- The task
Turn everything from the line containing "At what distance from the point" down through the end of the entries into a Markdown table with the columns Number and Text, one numbered row per line, skipping blank lines and leaving out the pictures.

- Records for the exercise
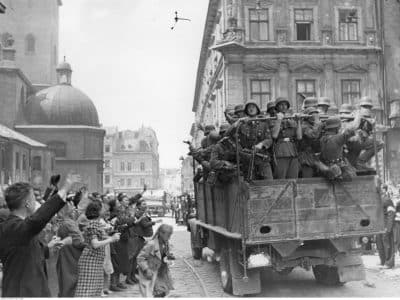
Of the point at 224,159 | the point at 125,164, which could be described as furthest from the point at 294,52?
the point at 224,159

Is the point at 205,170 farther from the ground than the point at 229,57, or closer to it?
closer to it

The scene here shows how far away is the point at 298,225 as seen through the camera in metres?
6.52

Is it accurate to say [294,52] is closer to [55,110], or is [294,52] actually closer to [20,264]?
[55,110]

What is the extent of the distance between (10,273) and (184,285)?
499cm

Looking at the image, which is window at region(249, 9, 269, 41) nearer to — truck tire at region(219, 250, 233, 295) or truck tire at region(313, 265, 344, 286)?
truck tire at region(313, 265, 344, 286)

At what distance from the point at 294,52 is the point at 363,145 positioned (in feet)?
48.7

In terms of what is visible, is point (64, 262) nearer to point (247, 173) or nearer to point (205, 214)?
point (247, 173)

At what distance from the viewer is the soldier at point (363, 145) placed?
6668mm

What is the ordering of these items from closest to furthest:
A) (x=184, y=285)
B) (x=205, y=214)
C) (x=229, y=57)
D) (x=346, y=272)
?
1. (x=346, y=272)
2. (x=184, y=285)
3. (x=205, y=214)
4. (x=229, y=57)

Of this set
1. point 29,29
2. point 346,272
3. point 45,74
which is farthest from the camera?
point 45,74

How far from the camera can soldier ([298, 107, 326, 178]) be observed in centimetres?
691

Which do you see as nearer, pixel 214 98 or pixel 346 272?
pixel 346 272

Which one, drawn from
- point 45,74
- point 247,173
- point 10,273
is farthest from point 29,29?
point 10,273

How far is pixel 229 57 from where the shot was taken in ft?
68.9
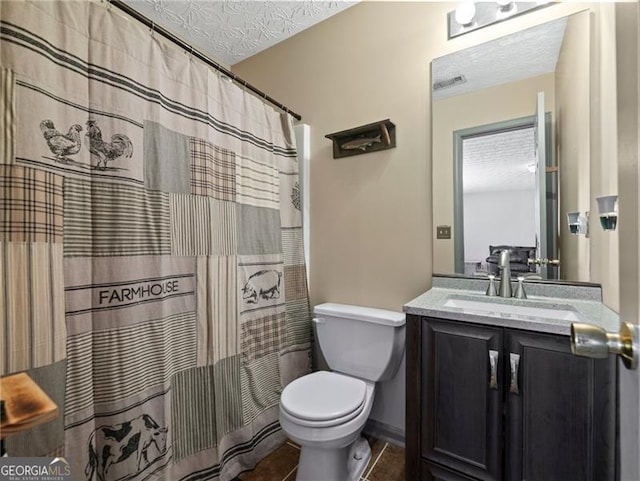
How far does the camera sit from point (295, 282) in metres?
1.90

- Output of the task
| Number | Text |
|---|---|
| 1 | At what distance from the point at 294,52 is the point at 363,145 positioned (in feet)? |
| 2 | 48.7 |
| 3 | In terms of what is visible, is point (64, 262) nearer to point (247, 173) or nearer to point (205, 214)? |
| 4 | point (247, 173) |
| 5 | At what distance from the viewer is the soldier at point (363, 145) placed? |
| 6 | 6668mm |
| 7 | What is the ordering of these items from closest to furthest: |
| 8 | A) (x=184, y=285) |
| 9 | B) (x=205, y=214) |
| 10 | C) (x=229, y=57) |
| 11 | D) (x=346, y=272) |
| 12 | ? |
| 13 | 1. (x=346, y=272) |
| 14 | 2. (x=184, y=285) |
| 15 | 3. (x=205, y=214) |
| 16 | 4. (x=229, y=57) |
| 17 | Of this set |
| 18 | 1. point 29,29 |
| 19 | 2. point 346,272 |
| 20 | 3. point 45,74 |
| 21 | which is farthest from the camera? |
| 22 | point 45,74 |
| 23 | How far from the camera can soldier ([298, 107, 326, 178]) be observed in centimetres? |
| 24 | 691 |
| 25 | Which do you see as nearer, pixel 214 98 or pixel 346 272? |
| 26 | pixel 346 272 |
| 27 | Which one, drawn from |
| 28 | - point 45,74 |
| 29 | - point 247,173 |
| 30 | - point 10,273 |
| 31 | is farthest from point 29,29? |
| 32 | point 10,273 |
| 33 | How far is pixel 229 57 from where the shot was taken in ft? |
| 34 | 68.9 |
| 35 | How far does the camera sit from point (295, 282) in metres? |
| 36 | 1.90 |